### YOUR INSTRUCTIONS
Extract every line of the listing below word for word, from start to finish. Leave the pictures out of your answer.
————————
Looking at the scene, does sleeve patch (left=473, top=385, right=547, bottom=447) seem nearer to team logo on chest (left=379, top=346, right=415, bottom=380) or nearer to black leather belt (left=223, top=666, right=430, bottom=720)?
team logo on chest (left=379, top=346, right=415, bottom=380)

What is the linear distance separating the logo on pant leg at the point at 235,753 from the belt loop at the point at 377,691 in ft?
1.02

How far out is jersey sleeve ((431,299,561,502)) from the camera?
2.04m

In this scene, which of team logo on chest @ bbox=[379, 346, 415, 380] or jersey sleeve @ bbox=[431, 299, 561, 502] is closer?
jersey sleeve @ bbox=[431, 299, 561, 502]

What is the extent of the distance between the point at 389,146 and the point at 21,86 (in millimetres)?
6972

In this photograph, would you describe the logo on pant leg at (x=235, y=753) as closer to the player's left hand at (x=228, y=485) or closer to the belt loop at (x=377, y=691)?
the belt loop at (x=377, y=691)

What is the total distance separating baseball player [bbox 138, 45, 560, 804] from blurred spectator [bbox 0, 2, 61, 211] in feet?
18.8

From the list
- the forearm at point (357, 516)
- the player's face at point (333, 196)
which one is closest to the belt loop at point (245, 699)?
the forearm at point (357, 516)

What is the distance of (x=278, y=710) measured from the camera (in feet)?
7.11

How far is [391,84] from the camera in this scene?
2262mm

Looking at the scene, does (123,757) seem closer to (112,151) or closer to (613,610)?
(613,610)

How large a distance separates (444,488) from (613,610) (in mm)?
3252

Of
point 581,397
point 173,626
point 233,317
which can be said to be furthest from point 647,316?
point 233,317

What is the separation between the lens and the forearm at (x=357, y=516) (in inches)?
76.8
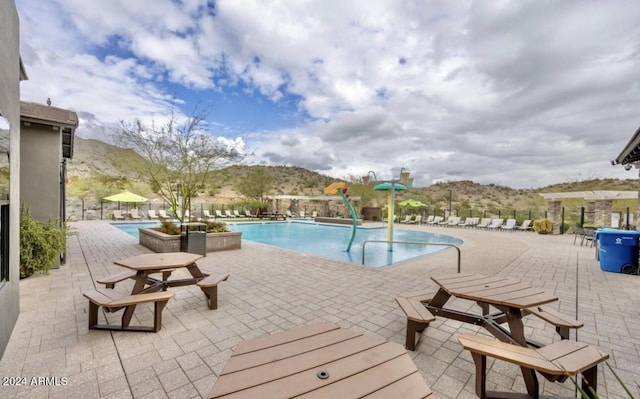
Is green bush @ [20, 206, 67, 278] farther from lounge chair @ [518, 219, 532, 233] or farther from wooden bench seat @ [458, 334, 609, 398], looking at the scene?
lounge chair @ [518, 219, 532, 233]

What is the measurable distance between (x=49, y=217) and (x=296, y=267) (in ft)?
16.1

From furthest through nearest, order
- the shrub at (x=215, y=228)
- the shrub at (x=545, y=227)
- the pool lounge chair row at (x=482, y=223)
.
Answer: the pool lounge chair row at (x=482, y=223)
the shrub at (x=545, y=227)
the shrub at (x=215, y=228)

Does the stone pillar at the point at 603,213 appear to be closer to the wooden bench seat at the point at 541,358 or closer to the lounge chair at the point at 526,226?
the lounge chair at the point at 526,226

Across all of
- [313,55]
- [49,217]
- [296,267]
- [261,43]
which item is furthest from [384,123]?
[49,217]

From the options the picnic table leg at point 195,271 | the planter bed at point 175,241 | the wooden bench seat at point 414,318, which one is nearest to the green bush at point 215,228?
the planter bed at point 175,241

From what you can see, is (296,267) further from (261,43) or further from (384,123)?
(384,123)

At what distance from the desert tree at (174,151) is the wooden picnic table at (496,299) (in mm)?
8458

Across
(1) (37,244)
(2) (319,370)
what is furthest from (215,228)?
(2) (319,370)

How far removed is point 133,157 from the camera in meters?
10.8

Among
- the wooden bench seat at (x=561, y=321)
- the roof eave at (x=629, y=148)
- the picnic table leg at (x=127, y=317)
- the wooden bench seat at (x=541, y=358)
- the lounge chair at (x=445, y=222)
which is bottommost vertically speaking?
the lounge chair at (x=445, y=222)

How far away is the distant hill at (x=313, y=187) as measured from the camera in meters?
26.4

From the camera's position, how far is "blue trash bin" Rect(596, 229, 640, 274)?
5.92 metres

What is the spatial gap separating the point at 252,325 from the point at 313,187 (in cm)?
3900

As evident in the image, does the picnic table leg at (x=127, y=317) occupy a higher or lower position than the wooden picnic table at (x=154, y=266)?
lower
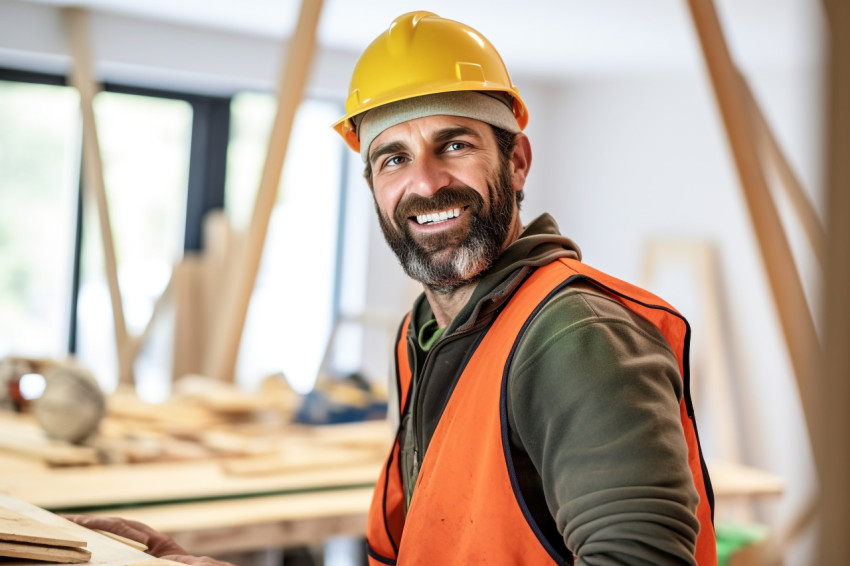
————————
### RESULT OF THIS TASK
Looking at the scene, does sleeve patch (left=473, top=385, right=547, bottom=447) seem nearer to team logo on chest (left=379, top=346, right=415, bottom=380) or nearer to black leather belt (left=223, top=666, right=430, bottom=720)?
team logo on chest (left=379, top=346, right=415, bottom=380)

What is the linear distance separating the logo on pant leg at the point at 235,753 from the belt loop at the point at 377,691 in ft?
1.02

How far out is jersey sleeve ((431,299,561,502)) from the camera?
2.04m

In this scene, which of team logo on chest @ bbox=[379, 346, 415, 380] or jersey sleeve @ bbox=[431, 299, 561, 502] is closer?
jersey sleeve @ bbox=[431, 299, 561, 502]

What is the extent of the distance between the point at 389,146 and the point at 21,86 (in millimetres)?
6972

In this photograph, would you describe the logo on pant leg at (x=235, y=753) as closer to the player's left hand at (x=228, y=485) or closer to the belt loop at (x=377, y=691)?
the belt loop at (x=377, y=691)

What is the total distance separating baseball player [bbox 138, 45, 560, 804] from blurred spectator [bbox 0, 2, 61, 211] in feet?
18.8

From the list
- the forearm at point (357, 516)
- the player's face at point (333, 196)
which one is closest to the belt loop at point (245, 699)?
the forearm at point (357, 516)

What is the distance of (x=278, y=710) measured from the camera (in feet)?
7.11

How far is [391,84] from the camera in this scene?
2262mm

Looking at the scene, does (123,757) seem closer to (112,151) or closer to (613,610)?
(613,610)

How large a distance separates (444,488) from (613,610) (in mm)?
3252

Of
point 581,397
point 173,626
point 233,317
which can be said to be furthest from point 647,316?
point 233,317

What is the separation between the lens and the forearm at (x=357, y=516) (in inches)?
76.8
Is green bush @ [20, 206, 67, 278] farther from lounge chair @ [518, 219, 532, 233] or farther from wooden bench seat @ [458, 334, 609, 398], looking at the scene?
lounge chair @ [518, 219, 532, 233]

What is the measurable distance between (x=49, y=217) and (x=296, y=267) (in ft)?
16.1

From furthest through nearest, order
- the shrub at (x=215, y=228)
- the shrub at (x=545, y=227)
- the pool lounge chair row at (x=482, y=223)
.
Answer: the pool lounge chair row at (x=482, y=223)
the shrub at (x=545, y=227)
the shrub at (x=215, y=228)

Does the stone pillar at the point at 603,213 appear to be closer to the wooden bench seat at the point at 541,358 or closer to the lounge chair at the point at 526,226?
the lounge chair at the point at 526,226

Across all of
- [313,55]
- [49,217]
- [296,267]
- [261,43]
which item is furthest from [384,123]?
[49,217]

From the options the picnic table leg at point 195,271 | the planter bed at point 175,241 | the wooden bench seat at point 414,318, which one is nearest to the green bush at point 215,228?
the planter bed at point 175,241

From what you can see, is (296,267) further from (261,43) or further from (384,123)?
(384,123)

At what distance from the desert tree at (174,151) is the wooden picnic table at (496,299) (in mm)?
8458

Across
(1) (37,244)
(2) (319,370)
what is furthest from (215,228)?
(2) (319,370)

How far removed is point 133,157 from the camera in meters?
10.8

Among
- the wooden bench seat at (x=561, y=321)
- the roof eave at (x=629, y=148)
- the picnic table leg at (x=127, y=317)
- the wooden bench seat at (x=541, y=358)
- the lounge chair at (x=445, y=222)
which is bottommost vertically speaking?
the lounge chair at (x=445, y=222)

How far away is the distant hill at (x=313, y=187) as measured from the camera in meters?
26.4

From the camera's position, how far is "blue trash bin" Rect(596, 229, 640, 274)?
5.92 metres

What is the spatial gap separating the point at 252,325 from the point at 313,187 (in cm)?
3900

As evident in the image, does the picnic table leg at (x=127, y=317) occupy a higher or lower position than the wooden picnic table at (x=154, y=266)?
lower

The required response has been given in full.